Philippe Couillard's argument during Thursday's election debate that bilingualism is an asset has turned the election campaign to the linguistic fears of francophone Quebecers.

Premier Pauline Marois said it is clear that Quebecers cannot rely on the Liberal party to Protect the French Language, and said if re-elected, she will make adopting a revised Charter of the French Language a priority.

"We will adopt the new Charter in our mandate that is a major measure to protect the French language and to protect the citizens. We want live in French, to work in French, that is very important," said Marois.

During the previous 18 months the Parti Quebecois tried and failed to pass revisions to the Charter of the French Language, with one of the sticking points being a measure to give anglophones priority access to English CEGEPs and universities -- a move that would in many cases mean francophones and allophones with good grades would not be allowed to attend.

But Marois said more protection for French is crucial, especially if Quebecers believe bilingualism is an asset.

She could offer few details of her vision of changes to Bill 101 but she mentioned more programs to teach immigrants French and more English courses at French CEGEPs to entice francophone students who might otherwise attend English CEGEPs.

The measure would also help English students who are having difficulty getting into the increasingly-crowded English CEGEPs, Marois said.

The new charter would not formally restrict francophone students from attending English CEGEPs, as had been previously mandated under Bill 14. She also said that measures could be taken to ensure that students in English CEGEPs are forced to prove fluency in French.

Liberal leader Philippe Couillard did not respond directly when asked if French was in jeopardy in Montreal. He said that it will always need special attention but Bill 101 has achieved a state of balance which is accepted by all Quebecers.

Couldn't believe her ears

Other PQ members expressed surprise at Couillard's outright championing of bilingualism, including in the workplace.

"When I heard him, I couldn't believe my ears," said Immigration and Language Minister Diane De Courcy. "The Liberals have not changed. The protection of the French language and Quebec's culture is not in their DNA."

Marois said there is nothing wrong with individuals being bilingual, but draws the line at having companies, schools, or government services being officially bilingual.

"If you want to be bilingual, I agree with you as a person -- but as an institution and as government, I think the official language is French and we don't have to be bilingual in our institutions," said Marois.

During the election debate Couillard said he thought it would be a good thing for even factory workers to be bilingual, and on Friday he explained again why he thought it would be a good idea.

"It's also a great advantage for anyone to be bilingual. I know. And this is something the pequistes don't want me to say but I will say it again. There is not a single parent in Quebec that doesn't hope for their kids to be bilingual," said Couillard.

"It's such a fantastic asset in life and it goes the other way, you know, for English-speaking kids to be bilingual in French is a fantastic asset."

* [Tasks]
1. Based on the article on the Quebec language debate, do the following statements agree with it? For each, answer yes or no and quote the deciding words. (a) Marois said that, if re-elected, she would make adopting a revised Charter of the French Language a priority. (b) The new charter would formally restrict francophone students from attending English CEGEPs. (c) Couillard responded directly when asked whether French was in jeopardy in Montreal.
2. Write out the part of the article on the Quebec language debate between "During the previous" and "is an asset.", inclusive.

* [Source information]
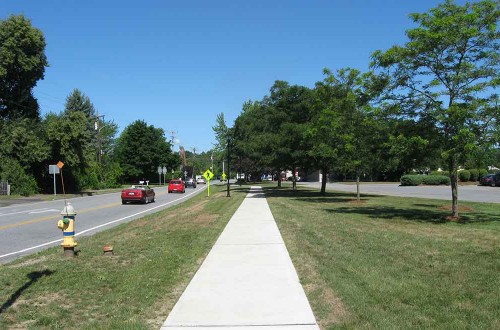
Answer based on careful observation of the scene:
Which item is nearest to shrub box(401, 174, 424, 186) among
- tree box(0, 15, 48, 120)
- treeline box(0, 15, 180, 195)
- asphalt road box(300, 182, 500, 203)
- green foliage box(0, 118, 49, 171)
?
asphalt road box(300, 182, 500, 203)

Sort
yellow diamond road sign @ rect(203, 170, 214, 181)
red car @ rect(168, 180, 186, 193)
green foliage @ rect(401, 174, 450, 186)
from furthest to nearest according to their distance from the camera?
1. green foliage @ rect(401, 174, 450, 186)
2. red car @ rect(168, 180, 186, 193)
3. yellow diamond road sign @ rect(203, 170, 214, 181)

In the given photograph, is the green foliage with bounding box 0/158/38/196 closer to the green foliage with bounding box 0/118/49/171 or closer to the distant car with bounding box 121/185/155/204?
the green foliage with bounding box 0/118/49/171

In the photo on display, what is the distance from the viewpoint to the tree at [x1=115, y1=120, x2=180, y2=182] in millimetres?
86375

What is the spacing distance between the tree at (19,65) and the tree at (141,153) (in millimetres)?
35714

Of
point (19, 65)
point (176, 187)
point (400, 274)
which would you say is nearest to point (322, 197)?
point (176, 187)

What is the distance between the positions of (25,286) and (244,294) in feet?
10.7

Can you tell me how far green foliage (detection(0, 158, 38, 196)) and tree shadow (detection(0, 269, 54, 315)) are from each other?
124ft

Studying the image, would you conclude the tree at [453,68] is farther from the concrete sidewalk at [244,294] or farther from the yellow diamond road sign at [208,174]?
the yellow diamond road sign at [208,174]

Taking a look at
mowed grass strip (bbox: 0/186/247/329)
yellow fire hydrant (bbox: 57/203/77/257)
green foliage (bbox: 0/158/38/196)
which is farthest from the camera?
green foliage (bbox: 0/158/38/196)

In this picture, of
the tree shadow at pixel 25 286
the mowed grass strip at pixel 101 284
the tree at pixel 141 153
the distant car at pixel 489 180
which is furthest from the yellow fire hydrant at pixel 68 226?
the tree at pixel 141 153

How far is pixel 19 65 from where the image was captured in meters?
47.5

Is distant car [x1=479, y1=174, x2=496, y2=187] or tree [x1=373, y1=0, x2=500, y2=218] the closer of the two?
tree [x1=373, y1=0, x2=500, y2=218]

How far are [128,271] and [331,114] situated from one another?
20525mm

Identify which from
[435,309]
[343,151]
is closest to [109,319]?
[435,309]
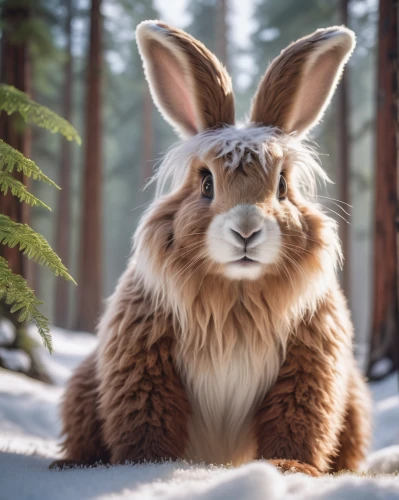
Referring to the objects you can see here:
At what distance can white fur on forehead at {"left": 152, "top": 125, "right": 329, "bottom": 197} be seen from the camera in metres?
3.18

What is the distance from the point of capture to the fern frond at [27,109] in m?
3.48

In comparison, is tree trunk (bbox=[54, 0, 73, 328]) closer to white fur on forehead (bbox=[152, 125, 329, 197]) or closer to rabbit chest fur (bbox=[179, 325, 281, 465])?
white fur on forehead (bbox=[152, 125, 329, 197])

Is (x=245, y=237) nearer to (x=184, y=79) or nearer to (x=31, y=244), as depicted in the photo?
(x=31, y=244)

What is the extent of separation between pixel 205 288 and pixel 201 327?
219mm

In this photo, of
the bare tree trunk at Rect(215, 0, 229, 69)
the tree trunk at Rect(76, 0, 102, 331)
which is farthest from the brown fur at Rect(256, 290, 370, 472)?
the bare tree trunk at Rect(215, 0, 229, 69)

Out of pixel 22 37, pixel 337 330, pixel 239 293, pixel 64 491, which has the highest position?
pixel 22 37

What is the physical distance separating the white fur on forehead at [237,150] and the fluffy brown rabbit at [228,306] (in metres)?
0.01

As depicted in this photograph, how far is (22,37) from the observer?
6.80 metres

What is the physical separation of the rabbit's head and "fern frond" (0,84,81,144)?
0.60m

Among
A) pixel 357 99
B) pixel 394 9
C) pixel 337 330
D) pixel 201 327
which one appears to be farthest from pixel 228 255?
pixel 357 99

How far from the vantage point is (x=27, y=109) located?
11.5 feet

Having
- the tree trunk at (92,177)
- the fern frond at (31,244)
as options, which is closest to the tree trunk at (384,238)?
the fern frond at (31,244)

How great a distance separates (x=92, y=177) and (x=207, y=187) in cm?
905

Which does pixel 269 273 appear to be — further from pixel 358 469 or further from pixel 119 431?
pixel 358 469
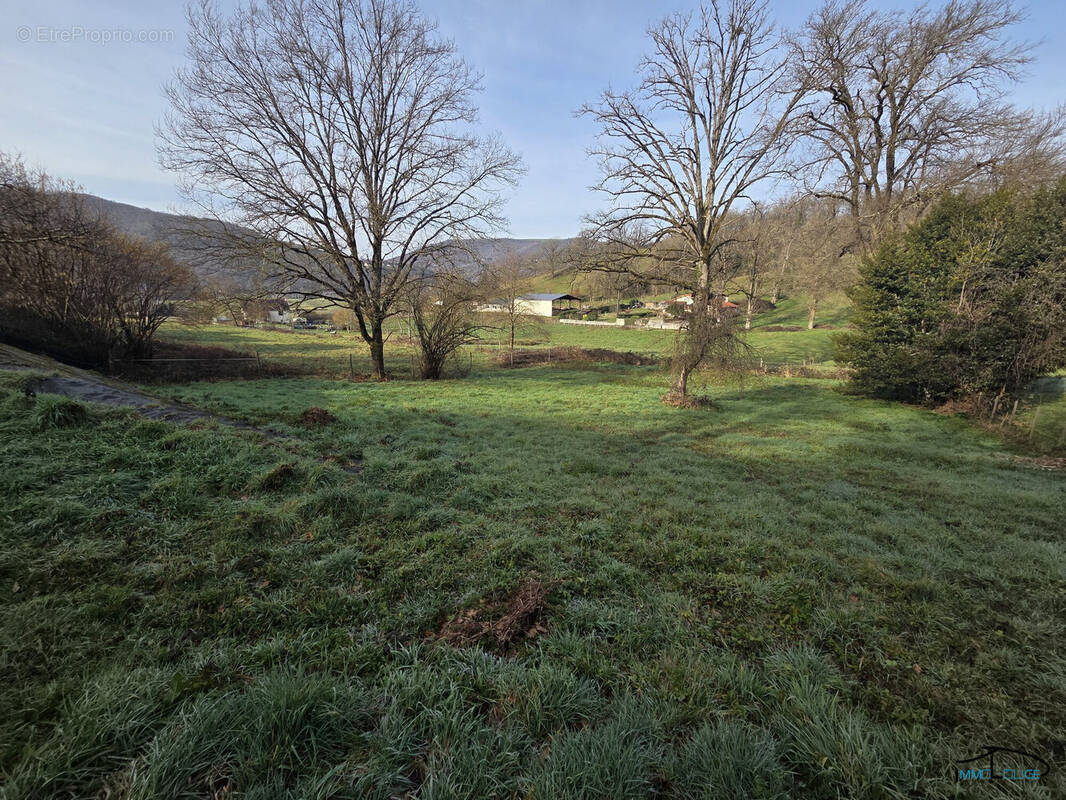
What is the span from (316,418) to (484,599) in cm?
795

* [Solved tasks]
1.
(a) Yes: "said if re-elected, she will make adopting a revised Charter of the French Language a priority."
(b) No: "The new charter would not formally restrict francophone students from attending English CEGEPs"
(c) No: "Liberal leader Philippe Couillard did not respond directly when asked if French was in jeopardy in Montreal."

2.
During the previous 18 months the Parti Quebecois tried and failed to pass revisions to the Charter of the French Language, with one of the sticking points being a measure to give anglophones priority access to English CEGEPs and universities -- a move that would in many cases mean francophones and allophones with good grades would not be allowed to attend.

But Marois said more protection for French is crucial, especially if Quebecers believe bilingualism is an asset.